The cd’s best songs follow a formula common to salsa, two minor-key chords alternating on the verse and building to a big crescendo on the chorus which Fachin would typically make the max of. Un Shipibo en Espana (famously covered by Chicha Libre, Barbes Records’ owner Olivier Conan’s band and perhaps the best chicha band ever) is a prime example. The single best song on the cd – written by their late bassist Walter Dominguez – is La Patadita, a deviously murky, minor-key blend of surf and salsa.

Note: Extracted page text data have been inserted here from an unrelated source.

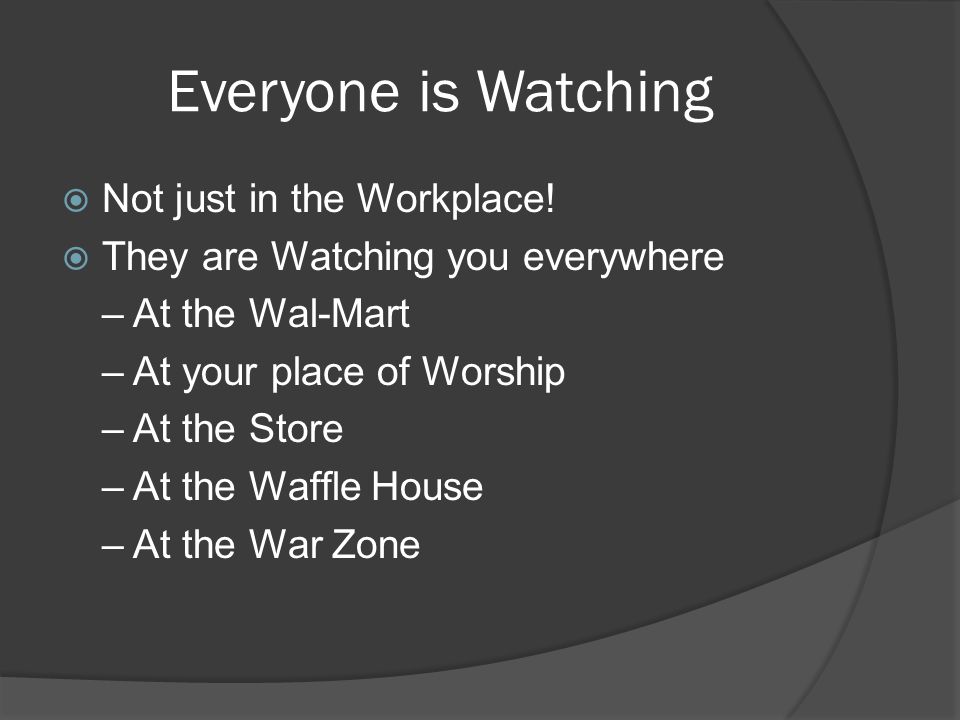 Everyone is Watching

Not just in the Workplace!
They are Watching you everywhere
– At the Wal-Mart
– At your place of Worship
– At the Store
– At the Waffle House
– At the War Zone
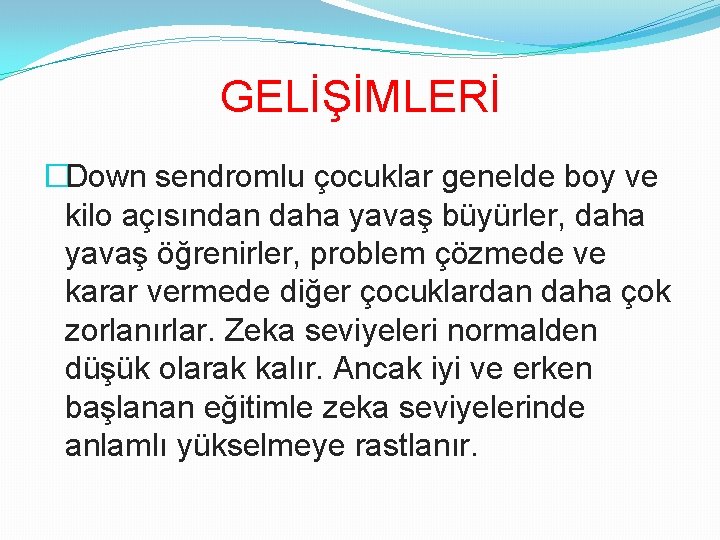 GELİŞİMLERİ

Down sendromlu çocuklar genelde boy ve kilo açısından daha yavaş büyürler, daha yavaş öğrenirler, problem çözmede ve karar vermede diğer çocuklardan daha çok zorlanırlar. Zeka seviyeleri normalden düşük olarak kalır. Ancak iyi ve erken başlanan eğitimle zeka seviyelerinde anlamlı yükselmeye rastlanır.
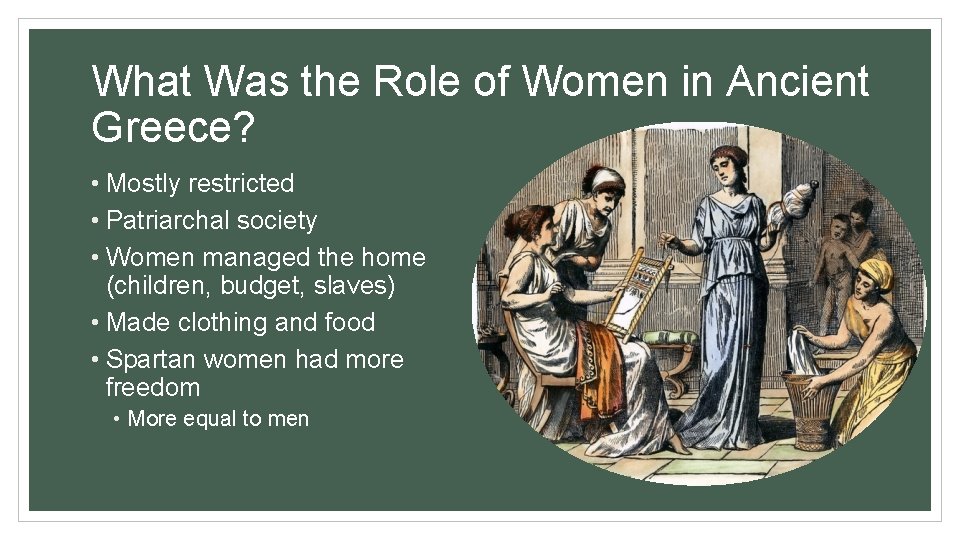 What Was the Role of Women in Ancient Greece?

• Mostly restricted
• Patriarchal society
• Women managed the home (children, budget, slaves)
• Made clothing and food
• Spartan women had more freedom
  • More equal to men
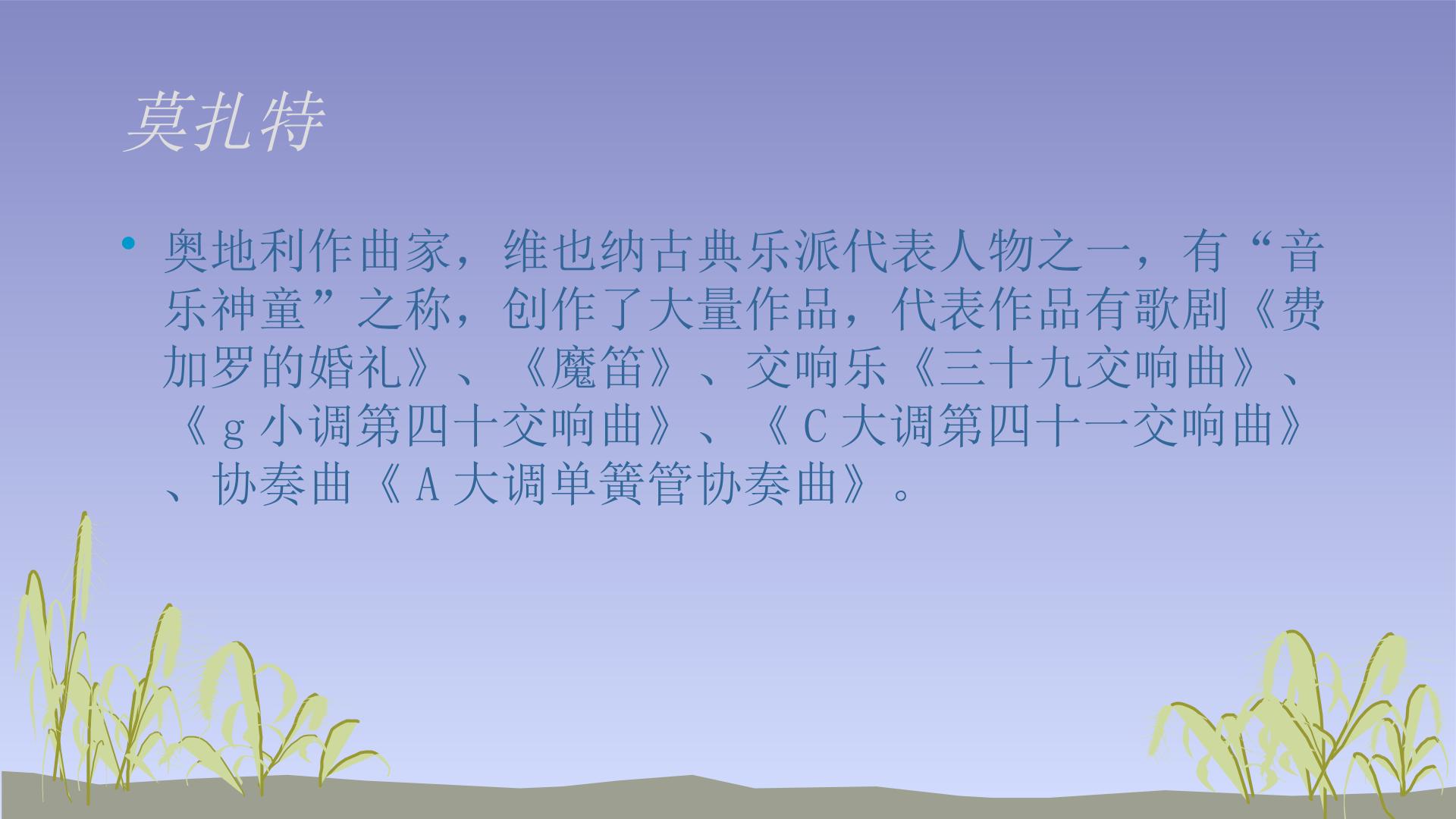 莫扎特

• 奥地利作曲家，维也纳古典乐派代表人物之一，有“音乐神童”之称，创作了大量作品，代表作品有歌剧《费加罗的婚礼》、《魔笛》、交响乐《三十九交响曲》、《g小调第四十交响曲》、《C大调第四十一交响曲》、协奏曲《A大调单簧管协奏曲》。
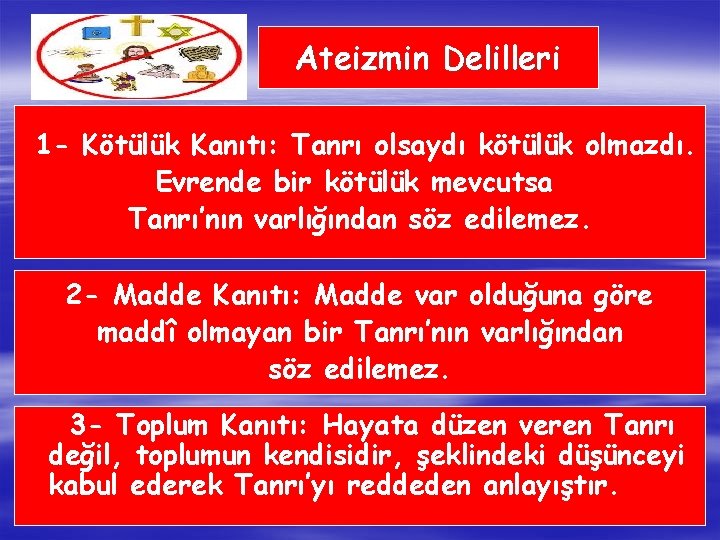 Ateizmin Delilleri

1- Kötülük Kanıtı: Tanrı olsaydı kötülük olmazdı. Evrende bir kötülük mevcutsa Tanrı'nın varlığından söz edilemez.

2- Madde Kanıtı: Madde var olduğuna göre maddî olmayan bir Tanrı'nın varlığından söz edilemez.

3- Toplum Kanıtı: Hayata düzen veren Tanrı değil, toplumun kendisidir, şeklindeki düşünceyi kabul ederek Tanrı'yı reddeden anlayıştır.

Fachin’s Vacilando con Ayahuasca (High on Ayahuasca) isn’t the hallucinatory sidelong suite you might expect, but a ripoff of the Ventures’ version of Caravan (a Duke Ellington tune: what a fun and unexpected game of telephone this turned out to be!). On the cd’s last cut, Recordando a Fachin (Remembering Fachin), his replacement does an enviable job of emulating his trademark frenetic, hanging-over-the-cliff style. This cd’s closest relative, in spirit anyway, is German film composer Manfred Hubler’s legendary 1969 Vampiros Lesbos soundtrack. Except that you can dance to it.

 

Barbes Records – who have a franchise on chicha music outside Peru – have also played a substantial role in building renewed interest in the style’s originators right where it originated, with the latest version of Juaneco y Su Combo (still fronted by original singer Wilindoro Cacique) currently one of the country’s hottest live acts. It’s probably only a matter of time before these songs start getting picked up by American surf bands (how’s that for irony?) One can only hope for continuing releases in the Masters of Chicha series; for now, several other bands, including Los Mirlos, Los Destellos and Los Diablos Rojos are included on Barbes’ seminal anthology The Roots of Chicha, released last year.